A realidade a ser enfrentada pelo próximo presidente do Panamá
- Eleitores escolhem neste domingo mandatário para os próximos cinco anos tentando encontrar as diferenças entre as agendas conservadoras da maioria dos candidatos
Nos arredores do famoso canal do Panamá e dos milionários bancos que por anos abrigaram a condição de paraíso fiscal a massa anônima e empobrecida de panamenhos enfrenta cotidianamente a décima pior distribuição de renda do mundo conforme o Banco Mundial. O contraste entre a moderno Casco Viejo no malecón da capital – construída pela Odebrecht – e as condições de vida de parte significativa dos cidadãos nas ruas próximas ao ponto turístico sintetizam a realidade da nação que elege seu próximo presidente neste domingo, dividida entre os partidos tradicionais que governam desde a redemocratização, a candidatura de independentes e a possibilidade de uma nova constituição.
“A desigualdade não é um tema importante na campanha, embora ela seja muito visível. A riqueza está concentrada estatística e geograficamente em poucas zonas. Os mais pobres testemunham e convivem com a opulência na qual vivem poucos panamenhos”, observa o diretor do Centro Internacional de Estudos Políticos e Sociais, Harry Brown Araúz.
Para se ter uma idéia da disparidade, apenas o “corregimiento” de São Franscisco, como são chamadas a divisão das zonas políticas e geográficas, situado nas proximidades do Canal corresponde a 5% do PIB de todo o país, enquanto a totalidade do setor agropecuário alcança 3%. As áreas mais distantes do centro econômico onde vive 50% da população de mais de quatro milhões de panamenhos produz apenas 15% da riqueza material do país, situação que fica evidenciada na falta de iluminação pública e carências sanitárias em Bocas del Toro ou nas casas abandonadas de Portobelo, em Colón, devido à falta de oportunidades.
——————
Exercício a>
Você pode reescrever os registros, do início até a linha com "- Image type: cell", inclusive, renomeando "Summary" para "Overview" e mantendo todo o resto igual?

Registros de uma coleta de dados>
——————
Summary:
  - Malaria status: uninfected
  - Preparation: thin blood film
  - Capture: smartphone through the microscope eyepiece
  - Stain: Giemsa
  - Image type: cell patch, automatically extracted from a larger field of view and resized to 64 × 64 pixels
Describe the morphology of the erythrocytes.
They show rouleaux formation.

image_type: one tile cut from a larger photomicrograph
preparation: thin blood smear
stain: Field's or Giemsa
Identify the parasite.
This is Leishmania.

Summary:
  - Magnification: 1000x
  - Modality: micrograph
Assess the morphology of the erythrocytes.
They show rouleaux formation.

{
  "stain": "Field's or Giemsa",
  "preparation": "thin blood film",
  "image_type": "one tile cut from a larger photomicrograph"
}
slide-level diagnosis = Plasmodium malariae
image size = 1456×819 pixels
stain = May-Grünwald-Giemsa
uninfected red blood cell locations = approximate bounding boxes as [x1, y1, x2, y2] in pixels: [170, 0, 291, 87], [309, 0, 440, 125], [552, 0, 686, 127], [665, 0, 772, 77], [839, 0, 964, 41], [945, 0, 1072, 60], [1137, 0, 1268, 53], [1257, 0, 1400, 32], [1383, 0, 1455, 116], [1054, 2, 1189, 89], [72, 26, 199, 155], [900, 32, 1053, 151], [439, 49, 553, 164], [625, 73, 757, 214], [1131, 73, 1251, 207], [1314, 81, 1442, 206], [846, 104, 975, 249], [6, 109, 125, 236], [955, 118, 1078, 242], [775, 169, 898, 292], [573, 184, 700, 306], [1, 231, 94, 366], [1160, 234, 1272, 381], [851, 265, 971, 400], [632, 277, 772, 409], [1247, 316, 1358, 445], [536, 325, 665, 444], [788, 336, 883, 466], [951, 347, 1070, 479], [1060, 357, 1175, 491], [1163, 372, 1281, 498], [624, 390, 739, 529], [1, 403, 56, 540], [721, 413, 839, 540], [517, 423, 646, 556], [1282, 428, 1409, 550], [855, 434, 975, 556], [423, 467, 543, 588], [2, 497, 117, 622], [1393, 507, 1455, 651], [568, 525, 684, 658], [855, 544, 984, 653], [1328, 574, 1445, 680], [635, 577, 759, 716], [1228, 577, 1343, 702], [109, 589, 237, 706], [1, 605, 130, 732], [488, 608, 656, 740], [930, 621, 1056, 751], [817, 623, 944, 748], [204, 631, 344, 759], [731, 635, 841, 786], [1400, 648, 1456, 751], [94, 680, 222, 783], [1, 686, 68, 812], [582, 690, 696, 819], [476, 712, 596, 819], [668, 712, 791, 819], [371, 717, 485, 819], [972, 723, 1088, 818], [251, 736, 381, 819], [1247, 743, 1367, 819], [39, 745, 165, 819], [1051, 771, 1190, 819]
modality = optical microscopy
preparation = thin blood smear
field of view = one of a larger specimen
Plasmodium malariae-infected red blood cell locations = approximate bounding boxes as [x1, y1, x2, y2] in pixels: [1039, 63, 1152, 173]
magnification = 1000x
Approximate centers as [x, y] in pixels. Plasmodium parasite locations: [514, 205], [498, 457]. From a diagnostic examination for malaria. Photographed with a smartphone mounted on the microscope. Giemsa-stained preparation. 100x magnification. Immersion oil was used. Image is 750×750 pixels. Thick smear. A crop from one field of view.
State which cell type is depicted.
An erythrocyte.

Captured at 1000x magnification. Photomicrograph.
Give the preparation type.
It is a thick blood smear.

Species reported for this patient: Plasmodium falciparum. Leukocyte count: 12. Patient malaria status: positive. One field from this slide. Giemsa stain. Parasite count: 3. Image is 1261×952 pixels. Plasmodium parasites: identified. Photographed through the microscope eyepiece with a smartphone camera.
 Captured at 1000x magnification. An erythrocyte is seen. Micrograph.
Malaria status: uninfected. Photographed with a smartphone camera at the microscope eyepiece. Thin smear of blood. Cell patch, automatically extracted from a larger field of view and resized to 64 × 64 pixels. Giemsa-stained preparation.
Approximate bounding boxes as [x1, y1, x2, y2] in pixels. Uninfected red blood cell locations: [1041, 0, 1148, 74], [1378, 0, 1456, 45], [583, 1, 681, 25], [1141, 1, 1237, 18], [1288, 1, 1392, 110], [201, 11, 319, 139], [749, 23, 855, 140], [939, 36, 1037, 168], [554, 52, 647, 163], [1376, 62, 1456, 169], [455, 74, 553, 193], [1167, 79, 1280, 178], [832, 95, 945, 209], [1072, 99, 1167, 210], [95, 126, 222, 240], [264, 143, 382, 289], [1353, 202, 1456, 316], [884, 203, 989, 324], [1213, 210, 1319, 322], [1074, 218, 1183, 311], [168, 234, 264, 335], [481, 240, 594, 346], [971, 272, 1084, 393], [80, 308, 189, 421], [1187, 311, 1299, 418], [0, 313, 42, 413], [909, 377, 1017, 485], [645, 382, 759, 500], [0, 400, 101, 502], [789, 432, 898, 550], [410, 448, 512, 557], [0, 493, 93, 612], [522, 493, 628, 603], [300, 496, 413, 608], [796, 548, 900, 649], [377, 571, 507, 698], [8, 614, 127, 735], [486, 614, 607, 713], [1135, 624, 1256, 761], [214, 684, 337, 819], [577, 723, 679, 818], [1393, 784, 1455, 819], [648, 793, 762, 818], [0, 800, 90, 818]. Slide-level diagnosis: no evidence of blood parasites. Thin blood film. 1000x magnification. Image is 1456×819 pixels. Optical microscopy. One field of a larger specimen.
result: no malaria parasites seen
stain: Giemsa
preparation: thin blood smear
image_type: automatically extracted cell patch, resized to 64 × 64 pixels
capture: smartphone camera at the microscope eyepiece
——————
Exercício b>
Como você daria seguimento ao texto sobre a eleição e a desigualdade no Panamá a partir do ponto em que ele termina?

Resultado a>
Overview:
  - Malaria status: uninfected
  - Preparation: thin blood film
  - Capture: smartphone through the microscope eyepiece
  - Stain: Giemsa
  - Image type: cell patch, automatically extracted from a larger field of view and resized to 64 × 64 pixels

Resultado b>
“Não parece estar no radar das pessoas manter o atual governo dos panamenistas, que junto ao Cambio Democrático (CD) e ao Partido Revolucionário Democrático (PRD) dominam a política beneficiando as cúpulas partidárias em detrimento do povo, por isso muitos tem apoiado nomes independentes. Há muita desesperança e apatia”, comenta Sonia Santamaria, direto da costa caribenha.
Os sete candidatos presidenciais apresentam poucas nuances em suas agendas baseadas no conservadorismo social e na ênfase ao livre mercado na esfera econômica – com exceção à candidatura de esquerda levada por Saúl Mendez pela Frente Amplio. A estratégia neoliberal vem demonstrando-se ineficiente para melhorar a vida das maiorias, como comprova o quadro de desnutrição infantil – o quarto pior da América Latina conforme a Organização das Nações Unidas para Alimentação e Agricultura (FAO) – e a morte de um cidadão a cada quatro dias pela fome, afora os 9% subalimentados.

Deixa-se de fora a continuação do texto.